- [WHAT TO DO] Through the line with "Swiss Peak ANC" and starting from the first line, return the records below word for word, with pictures left out.

*** Begin section ***

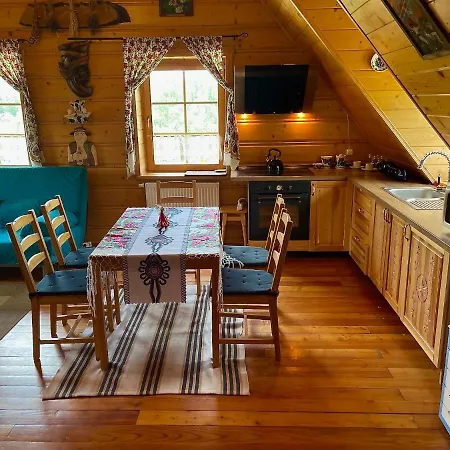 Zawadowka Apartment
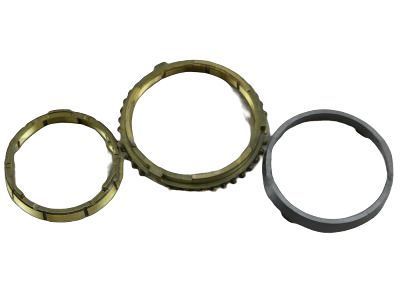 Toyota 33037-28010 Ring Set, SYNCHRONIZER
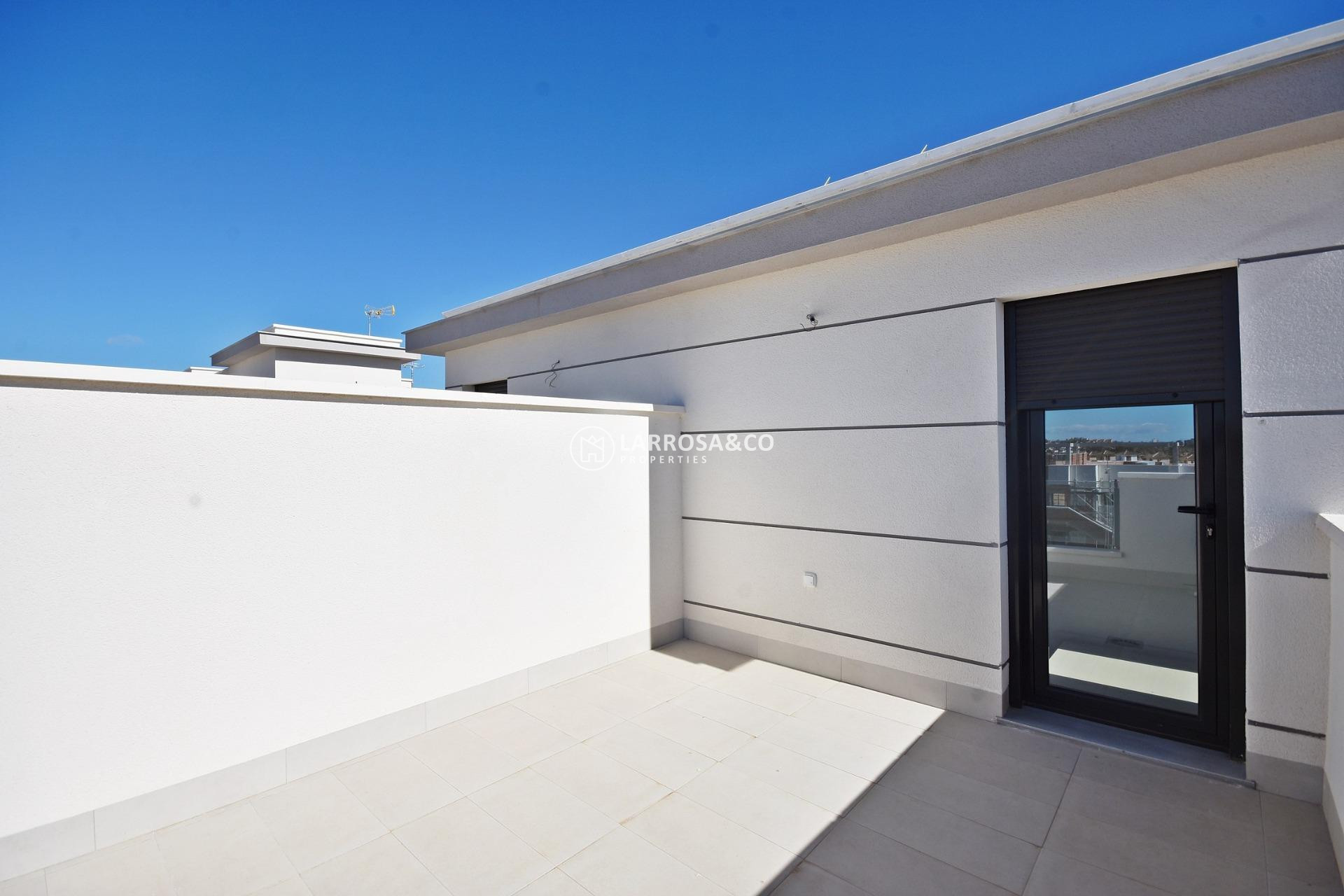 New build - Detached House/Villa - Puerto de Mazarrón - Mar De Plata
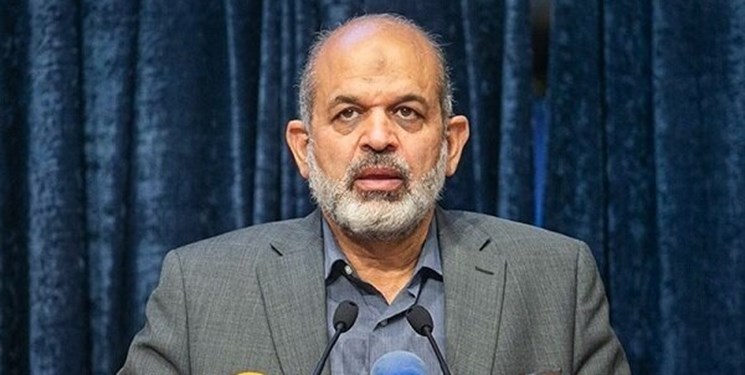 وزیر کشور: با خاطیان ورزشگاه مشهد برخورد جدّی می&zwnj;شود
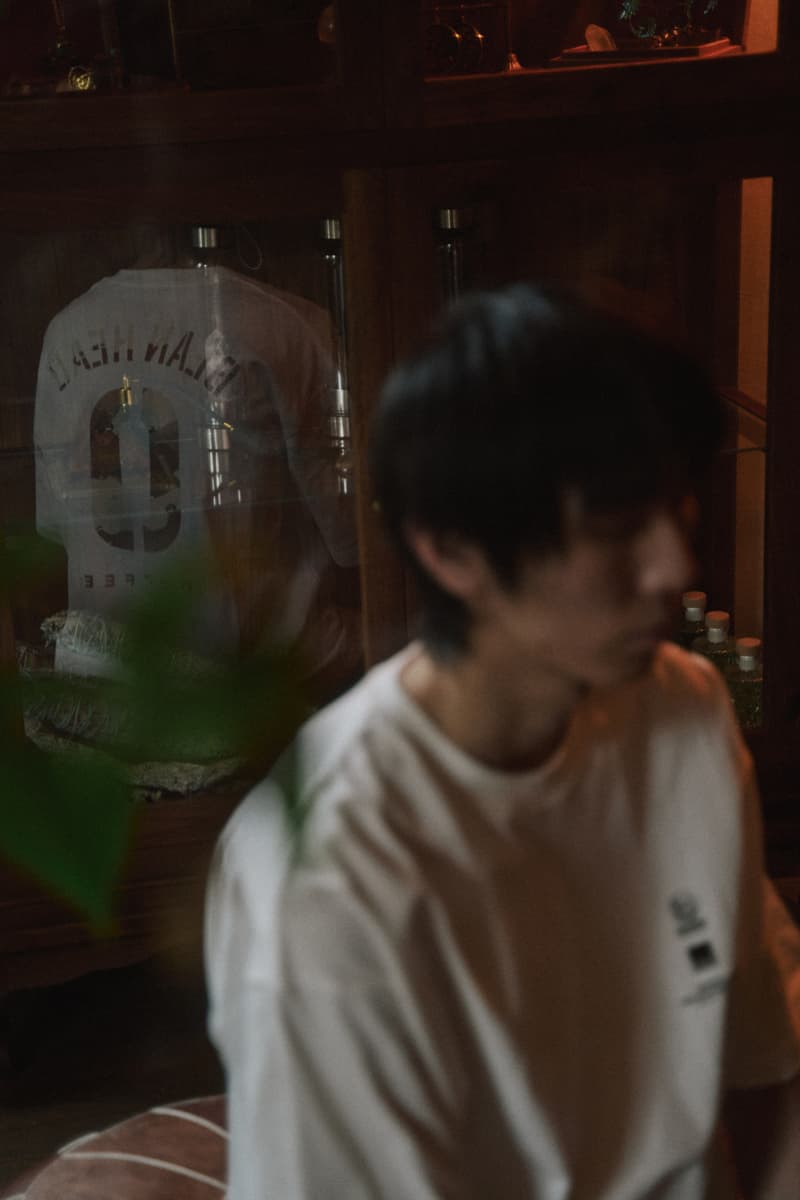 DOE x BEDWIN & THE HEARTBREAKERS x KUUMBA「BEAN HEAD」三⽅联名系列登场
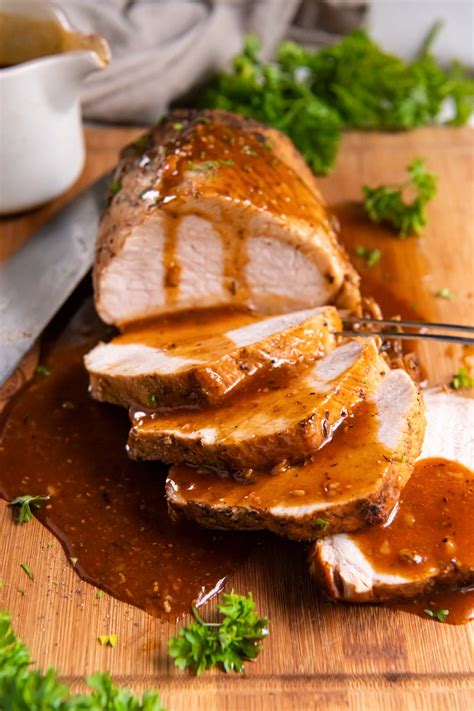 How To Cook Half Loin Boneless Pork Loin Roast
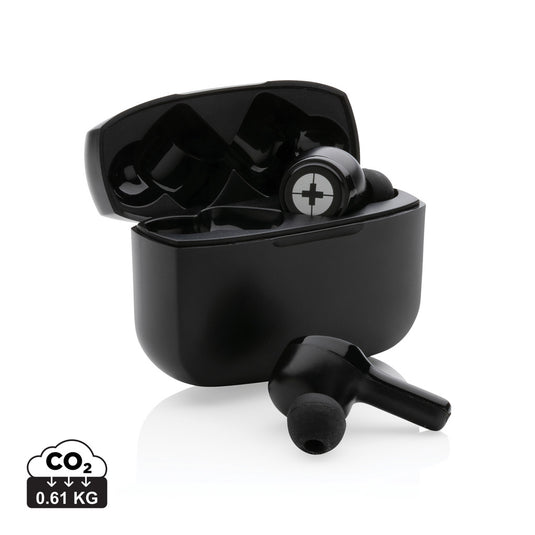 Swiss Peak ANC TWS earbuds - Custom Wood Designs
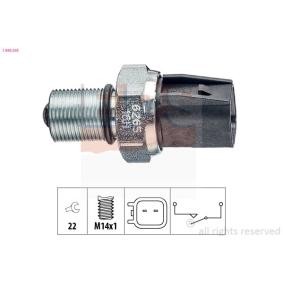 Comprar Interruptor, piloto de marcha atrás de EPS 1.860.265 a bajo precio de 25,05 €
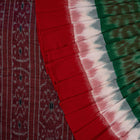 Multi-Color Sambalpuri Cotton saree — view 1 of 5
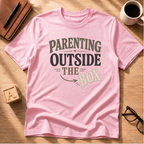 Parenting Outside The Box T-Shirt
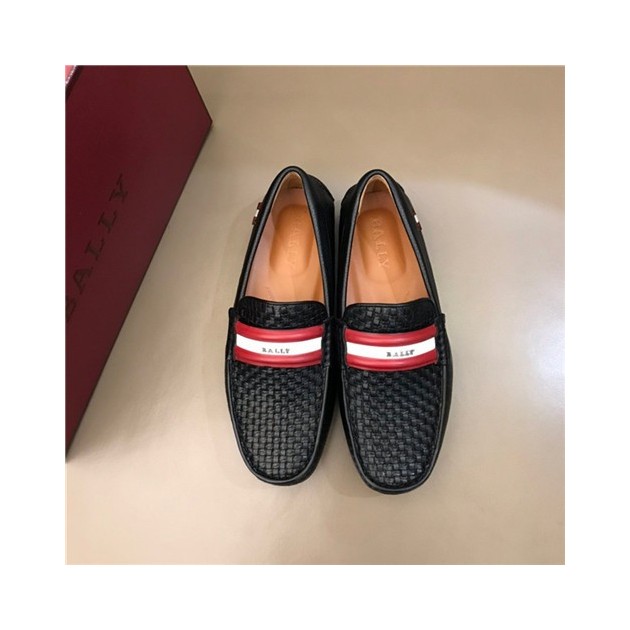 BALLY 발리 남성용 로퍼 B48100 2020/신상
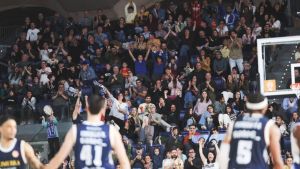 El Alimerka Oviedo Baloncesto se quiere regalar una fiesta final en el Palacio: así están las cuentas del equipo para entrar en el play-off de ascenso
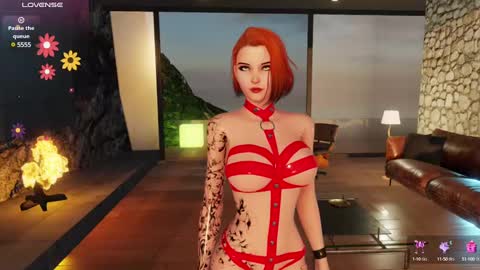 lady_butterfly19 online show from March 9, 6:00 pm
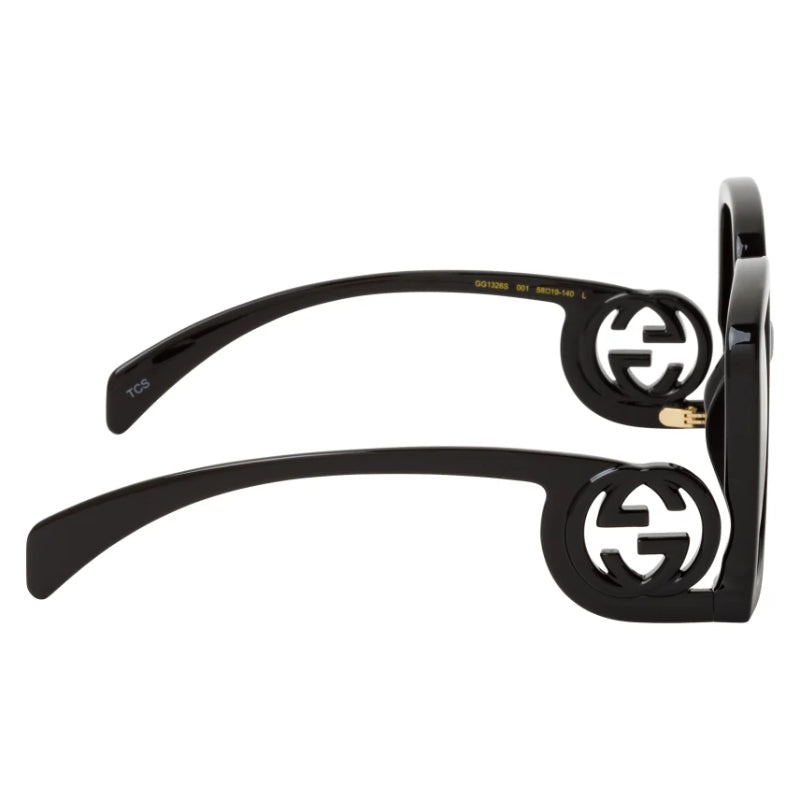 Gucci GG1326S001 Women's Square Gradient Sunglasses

*** End section ***

- [SOLUTION TO THIS PROBLEM]
 Zawadowka Apartment
 Toyota 33037-28010 Ring Set, SYNCHRONIZER
 New build - Detached House/Villa - Puerto de Mazarrón - Mar De Plata
 وزیر کشور: با خاطیان ورزشگاه مشهد برخورد جدّی می&zwnj;شود
 DOE x BEDWIN & THE HEARTBREAKERS x KUUMBA「BEAN HEAD」三⽅联名系列登场
 How To Cook Half Loin Boneless Pork Loin Roast
 Swiss Peak ANC TWS earbuds - Custom Wood Designs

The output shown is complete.